— Records shown —
Start

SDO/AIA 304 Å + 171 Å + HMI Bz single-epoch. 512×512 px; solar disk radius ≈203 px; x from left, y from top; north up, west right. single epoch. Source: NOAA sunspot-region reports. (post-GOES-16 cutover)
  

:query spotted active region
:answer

End
Start

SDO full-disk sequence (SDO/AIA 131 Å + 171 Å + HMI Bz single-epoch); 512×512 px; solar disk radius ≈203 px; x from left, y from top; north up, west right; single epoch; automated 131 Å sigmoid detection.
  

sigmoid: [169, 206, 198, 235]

End

— What to do —
Arrange the record lines, from the line containing "SDO full-disk sequence" up to and including the line containing "sigmoid: [169, 206, 198, 235]", as a Markdown table with the columns Row and Line Text. Number each row and omit blank lines.

— Response below —
| Row | Line Text |
|---|---|
| 1 | SDO full-disk sequence (SDO/AIA 131 Å + 171 Å + HMI Bz single-epoch); 512×512 px; solar disk radius ≈203 px; x from left, y from top; north up, west right; single epoch; automated 131 Å sigmoid detection. |
| 2 | sigmoid: [169, 206, 198, 235] |